___ Records provided ___

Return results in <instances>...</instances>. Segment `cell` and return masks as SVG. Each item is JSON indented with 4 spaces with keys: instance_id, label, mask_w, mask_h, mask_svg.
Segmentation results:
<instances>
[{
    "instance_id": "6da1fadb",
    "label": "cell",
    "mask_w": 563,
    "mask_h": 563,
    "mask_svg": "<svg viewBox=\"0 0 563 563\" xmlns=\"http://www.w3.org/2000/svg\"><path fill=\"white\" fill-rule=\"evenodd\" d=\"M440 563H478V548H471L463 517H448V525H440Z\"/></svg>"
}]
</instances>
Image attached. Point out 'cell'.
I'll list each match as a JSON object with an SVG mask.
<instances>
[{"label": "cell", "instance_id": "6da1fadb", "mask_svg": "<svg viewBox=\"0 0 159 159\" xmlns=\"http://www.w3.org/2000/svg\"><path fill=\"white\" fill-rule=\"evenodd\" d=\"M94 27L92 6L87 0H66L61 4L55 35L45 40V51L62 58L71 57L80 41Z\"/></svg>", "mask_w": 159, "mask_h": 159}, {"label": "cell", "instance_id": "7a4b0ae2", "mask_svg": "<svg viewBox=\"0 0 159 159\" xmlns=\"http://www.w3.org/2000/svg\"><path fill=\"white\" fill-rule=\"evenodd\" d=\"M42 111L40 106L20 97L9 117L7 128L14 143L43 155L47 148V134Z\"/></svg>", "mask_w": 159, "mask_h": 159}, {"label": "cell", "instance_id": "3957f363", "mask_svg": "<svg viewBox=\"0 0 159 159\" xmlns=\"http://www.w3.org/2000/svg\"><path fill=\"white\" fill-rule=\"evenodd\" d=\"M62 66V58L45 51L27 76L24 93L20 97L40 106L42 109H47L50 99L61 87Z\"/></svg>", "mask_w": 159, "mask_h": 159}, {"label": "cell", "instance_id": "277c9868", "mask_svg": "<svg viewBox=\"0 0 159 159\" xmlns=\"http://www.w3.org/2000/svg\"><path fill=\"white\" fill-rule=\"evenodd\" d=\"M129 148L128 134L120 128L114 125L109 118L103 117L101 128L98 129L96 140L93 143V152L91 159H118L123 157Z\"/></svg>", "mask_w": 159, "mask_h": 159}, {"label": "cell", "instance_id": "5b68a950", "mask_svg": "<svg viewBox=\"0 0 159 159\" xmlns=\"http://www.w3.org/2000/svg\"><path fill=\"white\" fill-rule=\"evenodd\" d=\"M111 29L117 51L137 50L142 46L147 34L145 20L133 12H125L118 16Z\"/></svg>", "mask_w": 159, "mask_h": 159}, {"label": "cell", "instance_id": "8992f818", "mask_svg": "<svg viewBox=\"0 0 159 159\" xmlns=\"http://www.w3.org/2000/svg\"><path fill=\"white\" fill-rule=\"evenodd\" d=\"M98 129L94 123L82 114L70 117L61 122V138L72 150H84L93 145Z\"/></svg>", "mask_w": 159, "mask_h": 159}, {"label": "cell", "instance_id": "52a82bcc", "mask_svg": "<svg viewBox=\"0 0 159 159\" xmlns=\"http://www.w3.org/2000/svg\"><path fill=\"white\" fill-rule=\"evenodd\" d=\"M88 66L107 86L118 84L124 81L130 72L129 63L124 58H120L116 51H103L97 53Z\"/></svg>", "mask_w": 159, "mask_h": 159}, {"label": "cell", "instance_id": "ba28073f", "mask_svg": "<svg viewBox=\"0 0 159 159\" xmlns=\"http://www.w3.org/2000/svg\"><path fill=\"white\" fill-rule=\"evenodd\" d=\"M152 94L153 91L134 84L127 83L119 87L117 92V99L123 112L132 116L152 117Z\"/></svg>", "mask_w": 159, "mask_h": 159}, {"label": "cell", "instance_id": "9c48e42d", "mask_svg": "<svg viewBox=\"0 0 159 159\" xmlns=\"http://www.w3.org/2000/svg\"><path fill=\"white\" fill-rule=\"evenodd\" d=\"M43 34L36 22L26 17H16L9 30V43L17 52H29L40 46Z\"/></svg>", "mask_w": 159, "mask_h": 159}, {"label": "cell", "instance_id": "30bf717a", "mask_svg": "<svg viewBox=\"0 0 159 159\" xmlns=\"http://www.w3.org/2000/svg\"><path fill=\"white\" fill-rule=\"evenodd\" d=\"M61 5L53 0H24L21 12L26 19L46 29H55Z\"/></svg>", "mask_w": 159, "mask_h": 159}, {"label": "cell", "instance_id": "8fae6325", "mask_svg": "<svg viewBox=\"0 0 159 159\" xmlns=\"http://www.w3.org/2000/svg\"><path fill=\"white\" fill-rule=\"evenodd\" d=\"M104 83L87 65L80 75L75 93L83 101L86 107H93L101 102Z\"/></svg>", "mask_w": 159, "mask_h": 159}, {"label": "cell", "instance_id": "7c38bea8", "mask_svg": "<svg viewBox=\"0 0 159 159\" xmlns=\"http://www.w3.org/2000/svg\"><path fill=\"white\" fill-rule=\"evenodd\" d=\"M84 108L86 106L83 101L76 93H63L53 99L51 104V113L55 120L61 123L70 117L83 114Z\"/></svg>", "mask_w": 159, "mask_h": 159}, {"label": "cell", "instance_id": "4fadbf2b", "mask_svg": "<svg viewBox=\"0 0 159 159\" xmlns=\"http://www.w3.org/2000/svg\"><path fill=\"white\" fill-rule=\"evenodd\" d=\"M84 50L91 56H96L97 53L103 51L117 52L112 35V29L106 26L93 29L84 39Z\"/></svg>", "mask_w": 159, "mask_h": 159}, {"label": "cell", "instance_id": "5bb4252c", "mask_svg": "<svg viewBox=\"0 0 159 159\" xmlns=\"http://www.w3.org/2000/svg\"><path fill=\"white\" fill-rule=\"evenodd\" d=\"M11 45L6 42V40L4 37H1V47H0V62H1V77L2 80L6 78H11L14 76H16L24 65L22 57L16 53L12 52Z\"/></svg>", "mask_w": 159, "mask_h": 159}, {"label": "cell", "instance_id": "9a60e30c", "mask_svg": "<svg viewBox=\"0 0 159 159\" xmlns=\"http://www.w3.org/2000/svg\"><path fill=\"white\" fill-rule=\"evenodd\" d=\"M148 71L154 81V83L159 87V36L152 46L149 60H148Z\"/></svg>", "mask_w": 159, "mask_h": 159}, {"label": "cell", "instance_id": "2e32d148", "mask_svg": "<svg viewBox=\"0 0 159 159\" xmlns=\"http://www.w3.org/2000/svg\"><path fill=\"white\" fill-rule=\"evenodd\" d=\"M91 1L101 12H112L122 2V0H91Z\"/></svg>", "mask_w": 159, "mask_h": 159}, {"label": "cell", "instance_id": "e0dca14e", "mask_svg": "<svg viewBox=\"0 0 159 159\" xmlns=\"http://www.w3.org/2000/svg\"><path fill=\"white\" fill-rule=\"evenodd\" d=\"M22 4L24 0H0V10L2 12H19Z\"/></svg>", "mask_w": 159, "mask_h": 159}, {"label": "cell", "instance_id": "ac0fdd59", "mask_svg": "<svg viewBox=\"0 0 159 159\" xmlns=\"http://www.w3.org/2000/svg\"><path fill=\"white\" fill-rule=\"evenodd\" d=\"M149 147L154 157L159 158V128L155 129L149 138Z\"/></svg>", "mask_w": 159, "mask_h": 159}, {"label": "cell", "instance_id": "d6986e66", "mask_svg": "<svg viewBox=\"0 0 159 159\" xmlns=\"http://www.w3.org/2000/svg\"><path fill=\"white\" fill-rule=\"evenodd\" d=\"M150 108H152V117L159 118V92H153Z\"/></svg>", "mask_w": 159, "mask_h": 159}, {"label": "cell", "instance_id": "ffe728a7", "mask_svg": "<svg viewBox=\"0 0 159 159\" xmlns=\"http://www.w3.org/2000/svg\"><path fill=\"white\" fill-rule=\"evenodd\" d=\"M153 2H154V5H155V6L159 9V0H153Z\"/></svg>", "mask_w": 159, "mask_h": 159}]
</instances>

___

#### Exercise goal:
Quote verbatim the part of the records that opens with their first line and closes with the line containing "I'll list each", including both of those lines.

#### In response:
Return results in <instances>...</instances>. Segment `cell` and return masks as SVG. Each item is JSON indented with 4 spaces with keys: instance_id, label, mask_w, mask_h, mask_svg.
Segmentation results:
<instances>
[{
    "instance_id": "6da1fadb",
    "label": "cell",
    "mask_w": 563,
    "mask_h": 563,
    "mask_svg": "<svg viewBox=\"0 0 563 563\" xmlns=\"http://www.w3.org/2000/svg\"><path fill=\"white\" fill-rule=\"evenodd\" d=\"M440 563H478V548H471L463 517H448V525H440Z\"/></svg>"
}]
</instances>
Image attached. Point out 'cell'.
I'll list each match as a JSON object with an SVG mask.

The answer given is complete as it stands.